**PASSAGE SÉLECTIONNÉ**

Projet d’arrêté définissant le statut de protection du loup (Canis lupus) et fixant les conditions et limites de sa destruction
La présente consultation, fondée sur l’article L. 123-19-1 du code de l’environnement, porte sur un projet d’arrêté définissant le statut de protection du loup (Canis lupus) et fixant les conditions et limites de sa destruction.
Consultation du 27/11/2025 au 19/12/2025 - 12614 contributions
Le projet d’arrêté définissant le statut de protection du loup (Canis lupus) et fixant les conditions et limites de sa destruction :
- Remplacera et abrogera l’arrêté du 21 février 2024 fixant les conditions et limites dans lesquelles des dérogations aux interdictions de destruction peuvent être accordées par les préfets concernant le loup (Canis lupus) ;
- Modifiera l’arrêté du 23 avril 2007 fixant la liste des mammifères terrestres protégés sur l’ensemble du territoire et les modalités de leur protection pour en retirer la mention du loup (Canis lupus) ;
- Est pris en transposition de la directive (UE) 2025/1237 du Parlement européen et du Conseil du 17 juin 2025 modifiant la directive 92/43/CEE du Conseil en ce qui concerne le statut de protection du loup (Canis lupus).
I. Contexte
Le projet d’arrêté soumis à consultation du public s’inscrit dans le cadre du reclassement du loup à la Convention de Berne le 06 décembre 2024 et à la Directive Habitats Faune Flore (DHFF) le 17 juin 2025. Ainsi, le loup ne relève plus de l’article 12 de la DHFF, définissant les mesures nécessaires pour instaurer un système de protection stricte, mais de l’article 14, listant les mesures de gestion possible pour que le prélèvement dans la nature de spécimens, ainsi que leur exploitation, soit compatible avec leur maintien dans un état de conservation favorable.

**DONNÉES FOURNIES**
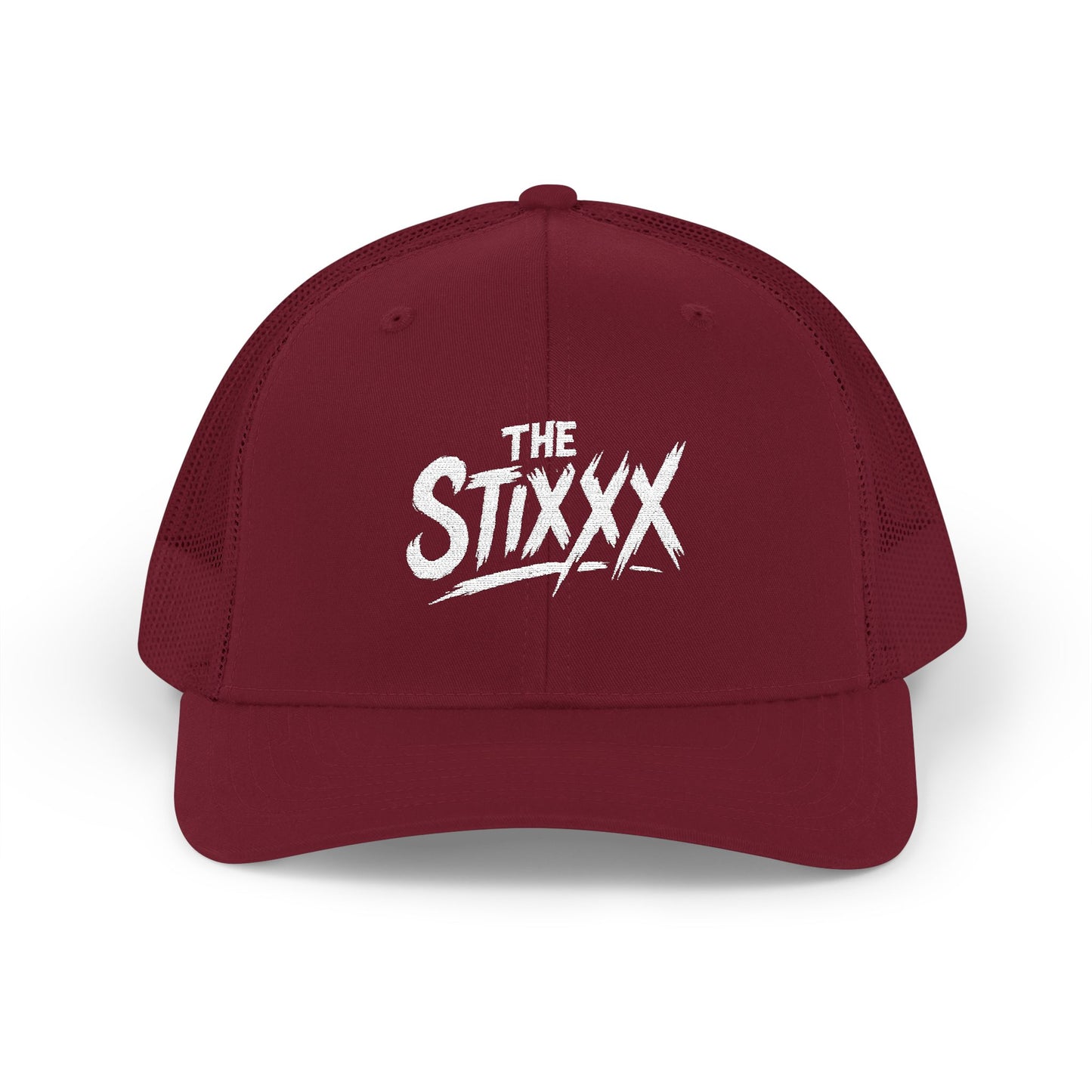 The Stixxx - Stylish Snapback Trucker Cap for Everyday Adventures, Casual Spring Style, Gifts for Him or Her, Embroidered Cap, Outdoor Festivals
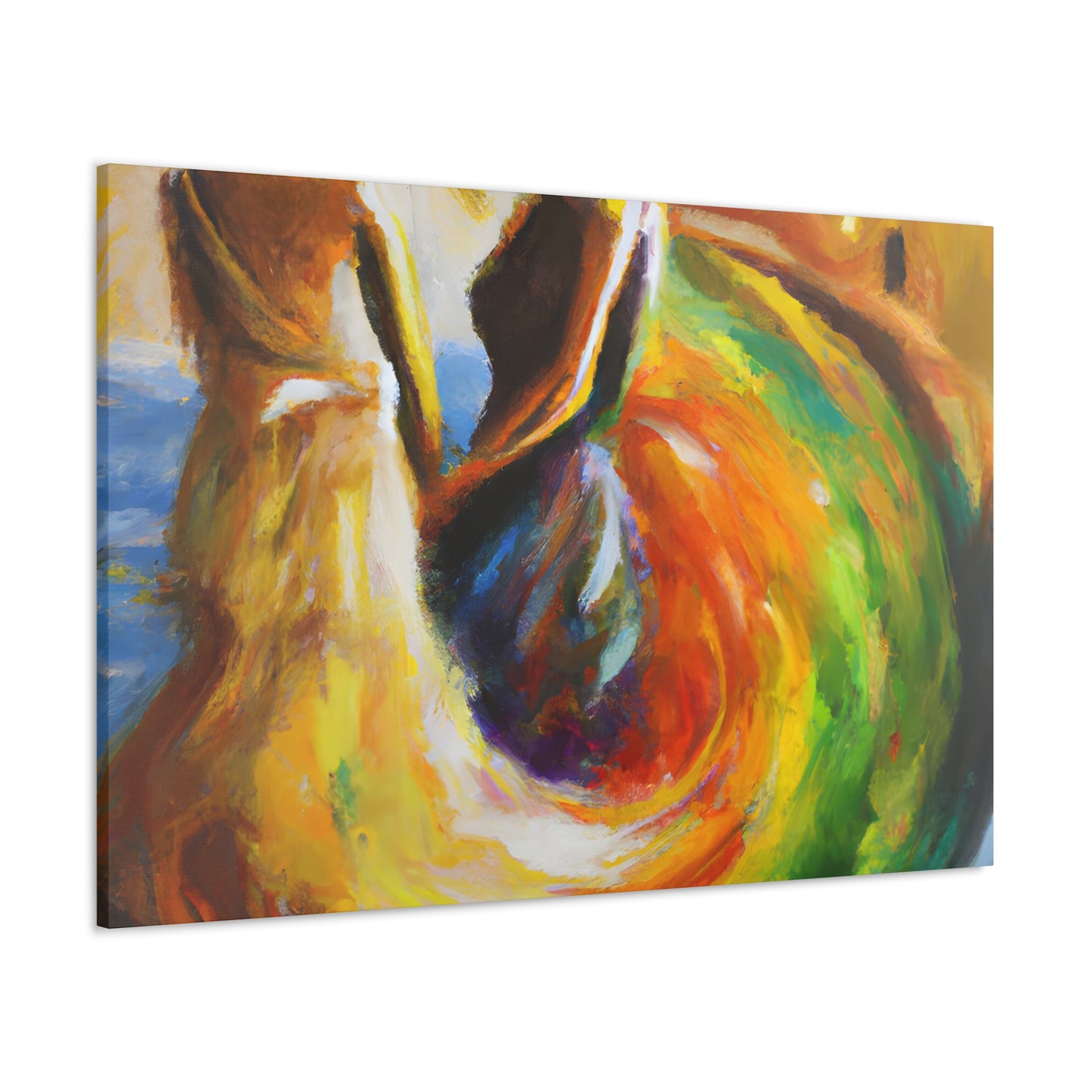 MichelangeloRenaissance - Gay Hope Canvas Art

**CONSIGNE DE TRAVAIL**
Pouvez-vous reproduire mot pour mot le passage du texte sur le projet d’arrêté relatif au loup, en commençant par « Consultation du 27/11/2025 » et en allant jusqu’à « loup (Canis lupus). » ?

**RÉSULTAT DE LA TÂCHE**
Consultation du 27/11/2025 au 19/12/2025 - 12614 contributions
Le projet d’arrêté définissant le statut de protection du loup (Canis lupus) et fixant les conditions et limites de sa destruction :
- Remplacera et abrogera l’arrêté du 21 février 2024 fixant les conditions et limites dans lesquelles des dérogations aux interdictions de destruction peuvent être accordées par les préfets concernant le loup (Canis lupus) ;
- Modifiera l’arrêté du 23 avril 2007 fixant la liste des mammifères terrestres protégés sur l’ensemble du territoire et les modalités de leur protection pour en retirer la mention du loup (Canis lupus) ;
- Est pris en transposition de la directive (UE) 2025/1237 du Parlement européen et du Conseil du 17 juin 2025 modifiant la directive 92/43/CEE du Conseil en ce qui concerne le statut de protection du loup (Canis lupus).